Enfin, nous arrivions à la fête foraine et j'étais loin de me douter de ce qui m'attendait.
Sur le parking, je vis une voiture avec un B gravé sur la vitre.
Je me disais, hé bien, Manu, tu es un bon, malgré ta vision côtécale, tu es arrivé à faire un magnifique tatouage sur cette automobile qui te doublait tantôt.
Arrivé sur la fête foraine, mes parents furent accostés par un vigile.
Celui-ci leur signifiait que la fête était interdite aux gens qui avaient des animaux de compagnie avec eux.
Mon père se retournait pensant qu'un zèbre, un boa où un lama nous aurait suivi et que ceux-ci eussent cru qu'il nous appartenait.
Mon père signifiait au vigile que si un mammouth ou un tricératops était derrière eux il ne fut point à eux.
Le gardien commença par s'agacer et lui rétorquait, oui, peut-être, mais l'otarie licorné qui vous accompagne, c'est à moi peut-être ?
Ha oui, que lui répondait mon père, c'est mon fils.
Oui, comprenez qu'entre, le cheveu frontal, les lunettes anti-bigloucherie et mes chaussures palmées, je donnais l'apparence d'une licorne ou d'un phoque.
Mon père expliqua la situation au vigile qui faisait la moue, mais qui finissait par acquiescer ces explications.
Bon, qu'il entre avec vous, mais je te préviens le phoque licorné, ne t'avise pas de faire tes saloperies partout, tu m'entends bien.
Enfin le Graal, après quasiment un an d'enferment au domicile, je jouissais d'une totale liberté.
Pour commencer, je décidais d'aller aux autos tamponneuses, je savais pourquoi.
Oui, je savais qu'avec mon cheveu, j'arriverais à récupérer l'électricité sur le grillage au-dessus de ce manège.
Je fis ainsi pour le prix d'un tour des dizaines et des dizaines de tours.

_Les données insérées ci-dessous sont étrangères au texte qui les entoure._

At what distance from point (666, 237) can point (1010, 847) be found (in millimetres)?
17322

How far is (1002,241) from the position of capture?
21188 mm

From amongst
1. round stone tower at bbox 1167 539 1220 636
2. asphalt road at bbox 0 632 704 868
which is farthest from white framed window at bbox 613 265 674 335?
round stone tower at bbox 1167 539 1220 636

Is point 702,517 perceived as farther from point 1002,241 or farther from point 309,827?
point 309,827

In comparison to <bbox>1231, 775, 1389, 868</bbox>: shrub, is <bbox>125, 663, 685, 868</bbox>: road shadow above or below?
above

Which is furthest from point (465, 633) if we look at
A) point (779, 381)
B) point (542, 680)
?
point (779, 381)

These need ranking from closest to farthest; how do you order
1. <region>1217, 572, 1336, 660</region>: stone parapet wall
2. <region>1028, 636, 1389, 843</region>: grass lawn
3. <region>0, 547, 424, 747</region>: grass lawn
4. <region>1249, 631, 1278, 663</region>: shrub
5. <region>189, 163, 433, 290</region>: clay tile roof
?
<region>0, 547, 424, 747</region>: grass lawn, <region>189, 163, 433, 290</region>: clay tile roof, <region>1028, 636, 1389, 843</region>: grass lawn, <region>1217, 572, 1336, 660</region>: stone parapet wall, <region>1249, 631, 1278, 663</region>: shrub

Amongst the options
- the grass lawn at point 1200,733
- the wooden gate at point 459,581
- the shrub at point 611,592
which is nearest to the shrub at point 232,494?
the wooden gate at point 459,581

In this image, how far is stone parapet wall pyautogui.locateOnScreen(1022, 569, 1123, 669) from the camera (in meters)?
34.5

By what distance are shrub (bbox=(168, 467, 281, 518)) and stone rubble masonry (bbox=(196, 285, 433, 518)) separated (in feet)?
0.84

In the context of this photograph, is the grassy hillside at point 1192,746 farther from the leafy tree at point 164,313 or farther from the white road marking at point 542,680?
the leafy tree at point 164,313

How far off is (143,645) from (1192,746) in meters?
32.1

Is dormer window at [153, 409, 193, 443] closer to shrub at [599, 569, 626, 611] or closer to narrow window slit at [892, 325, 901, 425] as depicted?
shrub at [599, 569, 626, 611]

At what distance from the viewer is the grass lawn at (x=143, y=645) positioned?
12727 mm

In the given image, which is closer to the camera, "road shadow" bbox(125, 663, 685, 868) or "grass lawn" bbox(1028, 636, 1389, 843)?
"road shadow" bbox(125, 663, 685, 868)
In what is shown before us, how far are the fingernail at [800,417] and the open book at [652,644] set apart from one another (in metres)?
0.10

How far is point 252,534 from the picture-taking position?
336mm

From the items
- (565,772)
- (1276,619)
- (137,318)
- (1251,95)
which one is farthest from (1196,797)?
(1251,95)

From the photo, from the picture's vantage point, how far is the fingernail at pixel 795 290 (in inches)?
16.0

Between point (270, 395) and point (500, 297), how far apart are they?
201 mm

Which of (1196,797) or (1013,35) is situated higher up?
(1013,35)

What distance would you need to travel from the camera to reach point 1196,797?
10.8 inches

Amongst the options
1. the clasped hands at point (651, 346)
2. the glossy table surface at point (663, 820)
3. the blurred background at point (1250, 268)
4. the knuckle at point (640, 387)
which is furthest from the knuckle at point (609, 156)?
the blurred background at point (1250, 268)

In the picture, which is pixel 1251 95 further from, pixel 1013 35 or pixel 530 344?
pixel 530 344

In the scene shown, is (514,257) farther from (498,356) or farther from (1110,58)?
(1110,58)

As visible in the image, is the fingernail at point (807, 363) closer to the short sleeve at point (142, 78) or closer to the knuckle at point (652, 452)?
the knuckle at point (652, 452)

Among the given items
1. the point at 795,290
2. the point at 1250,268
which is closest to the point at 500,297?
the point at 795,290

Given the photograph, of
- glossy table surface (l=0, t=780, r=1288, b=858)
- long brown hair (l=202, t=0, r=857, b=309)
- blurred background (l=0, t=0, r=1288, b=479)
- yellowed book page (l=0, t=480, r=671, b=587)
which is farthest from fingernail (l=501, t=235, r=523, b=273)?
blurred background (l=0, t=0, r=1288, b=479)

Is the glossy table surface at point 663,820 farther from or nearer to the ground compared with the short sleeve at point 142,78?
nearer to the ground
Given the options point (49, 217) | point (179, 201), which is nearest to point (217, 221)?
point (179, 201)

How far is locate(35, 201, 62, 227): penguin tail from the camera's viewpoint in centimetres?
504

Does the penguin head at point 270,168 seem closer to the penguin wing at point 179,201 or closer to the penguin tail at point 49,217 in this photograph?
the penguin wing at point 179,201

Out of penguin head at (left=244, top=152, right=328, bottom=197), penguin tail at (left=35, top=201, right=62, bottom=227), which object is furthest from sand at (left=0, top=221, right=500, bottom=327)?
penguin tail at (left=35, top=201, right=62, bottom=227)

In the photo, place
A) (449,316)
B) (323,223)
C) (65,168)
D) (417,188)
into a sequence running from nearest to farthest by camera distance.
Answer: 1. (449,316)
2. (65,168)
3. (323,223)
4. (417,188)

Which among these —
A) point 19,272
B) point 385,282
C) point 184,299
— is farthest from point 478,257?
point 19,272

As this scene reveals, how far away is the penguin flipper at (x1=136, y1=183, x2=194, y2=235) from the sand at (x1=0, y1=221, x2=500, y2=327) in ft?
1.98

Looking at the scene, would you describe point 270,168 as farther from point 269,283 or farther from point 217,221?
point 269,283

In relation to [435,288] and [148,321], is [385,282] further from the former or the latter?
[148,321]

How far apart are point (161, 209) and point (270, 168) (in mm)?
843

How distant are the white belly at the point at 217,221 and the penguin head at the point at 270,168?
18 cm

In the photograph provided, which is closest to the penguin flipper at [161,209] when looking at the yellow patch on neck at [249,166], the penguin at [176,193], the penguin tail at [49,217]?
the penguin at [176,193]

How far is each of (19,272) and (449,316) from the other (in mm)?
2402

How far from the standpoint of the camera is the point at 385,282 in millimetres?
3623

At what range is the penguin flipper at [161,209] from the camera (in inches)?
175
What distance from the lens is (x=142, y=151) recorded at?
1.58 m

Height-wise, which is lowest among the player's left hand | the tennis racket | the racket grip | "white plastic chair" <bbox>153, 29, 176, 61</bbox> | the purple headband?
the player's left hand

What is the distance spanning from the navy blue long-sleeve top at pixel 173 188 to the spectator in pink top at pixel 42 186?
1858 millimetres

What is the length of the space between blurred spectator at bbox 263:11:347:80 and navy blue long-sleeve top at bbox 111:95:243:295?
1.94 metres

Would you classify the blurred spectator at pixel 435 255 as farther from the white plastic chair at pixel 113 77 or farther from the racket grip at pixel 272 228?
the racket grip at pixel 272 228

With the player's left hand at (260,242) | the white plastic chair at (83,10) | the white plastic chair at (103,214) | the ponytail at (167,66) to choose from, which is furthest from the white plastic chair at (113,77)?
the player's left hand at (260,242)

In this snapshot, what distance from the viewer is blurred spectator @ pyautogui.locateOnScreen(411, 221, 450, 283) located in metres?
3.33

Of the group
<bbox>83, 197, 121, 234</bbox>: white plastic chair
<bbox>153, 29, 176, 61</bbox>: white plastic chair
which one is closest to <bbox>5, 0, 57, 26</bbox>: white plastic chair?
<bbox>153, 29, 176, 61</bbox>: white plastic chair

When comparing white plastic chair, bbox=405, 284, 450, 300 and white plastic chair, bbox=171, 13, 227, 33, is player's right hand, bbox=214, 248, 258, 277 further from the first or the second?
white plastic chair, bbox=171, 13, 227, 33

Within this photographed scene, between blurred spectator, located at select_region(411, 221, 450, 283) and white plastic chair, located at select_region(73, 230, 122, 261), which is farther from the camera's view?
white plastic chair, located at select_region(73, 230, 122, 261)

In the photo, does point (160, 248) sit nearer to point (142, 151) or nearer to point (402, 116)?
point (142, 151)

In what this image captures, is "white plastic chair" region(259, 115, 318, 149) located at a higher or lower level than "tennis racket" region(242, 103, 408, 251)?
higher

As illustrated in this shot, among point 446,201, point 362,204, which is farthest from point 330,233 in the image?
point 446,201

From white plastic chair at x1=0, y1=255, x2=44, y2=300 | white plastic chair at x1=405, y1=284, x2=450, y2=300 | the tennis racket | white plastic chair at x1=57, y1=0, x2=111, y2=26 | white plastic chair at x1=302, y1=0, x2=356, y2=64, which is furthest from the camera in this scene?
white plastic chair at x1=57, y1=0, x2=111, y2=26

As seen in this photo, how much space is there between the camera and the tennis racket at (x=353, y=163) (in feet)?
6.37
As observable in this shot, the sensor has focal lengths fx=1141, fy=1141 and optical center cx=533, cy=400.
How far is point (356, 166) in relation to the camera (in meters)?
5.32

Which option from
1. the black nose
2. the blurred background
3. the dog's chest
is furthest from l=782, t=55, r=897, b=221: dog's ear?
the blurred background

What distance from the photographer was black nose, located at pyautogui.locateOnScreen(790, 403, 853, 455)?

J'allais dix fois plus vite que les autres et j'étais en train de tout démonter.
Je me faisais virer par le propriétaire du manège.
Mes parents assurèrent à celui-ci que j'étais très joueur et ils excusèrent mon comportement.
J'étais mort de rire et faisais connerie sur connerie en faisant des trous partout avec mon cheveu frontal.
Dans la grande roue arrivé en haut de ne plus être en bas, je perçais les nuages pour provoquer la pluie sur les suivants.
Mais qu'avait donc imaginé de plus comme bêtise ce sacré Manu.